GIVEN PROBLEM
Reproduce the entire listing below word for word, keeping every line.

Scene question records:
━━━━━━━━━━━━━━━━━━━━━━━━━━━━━━

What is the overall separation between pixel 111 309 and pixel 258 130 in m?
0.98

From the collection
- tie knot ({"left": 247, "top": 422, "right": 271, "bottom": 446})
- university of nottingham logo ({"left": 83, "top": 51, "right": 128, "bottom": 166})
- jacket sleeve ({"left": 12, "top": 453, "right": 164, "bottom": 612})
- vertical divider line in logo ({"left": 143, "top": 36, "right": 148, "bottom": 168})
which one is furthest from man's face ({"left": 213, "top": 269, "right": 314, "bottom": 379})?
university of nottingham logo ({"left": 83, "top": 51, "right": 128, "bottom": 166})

━━━━━━━━━━━━━━━━━━━━━━━━━━━━━━

FINISHED EXERCISE
What is the overall separation between pixel 111 309 and pixel 258 130 in m?
0.98

From the collection
- tie knot ({"left": 247, "top": 422, "right": 271, "bottom": 446})
- university of nottingham logo ({"left": 83, "top": 51, "right": 128, "bottom": 166})
- jacket sleeve ({"left": 12, "top": 453, "right": 164, "bottom": 612})
- vertical divider line in logo ({"left": 143, "top": 36, "right": 148, "bottom": 168})
which one is furthest from man's face ({"left": 213, "top": 269, "right": 314, "bottom": 379})?
university of nottingham logo ({"left": 83, "top": 51, "right": 128, "bottom": 166})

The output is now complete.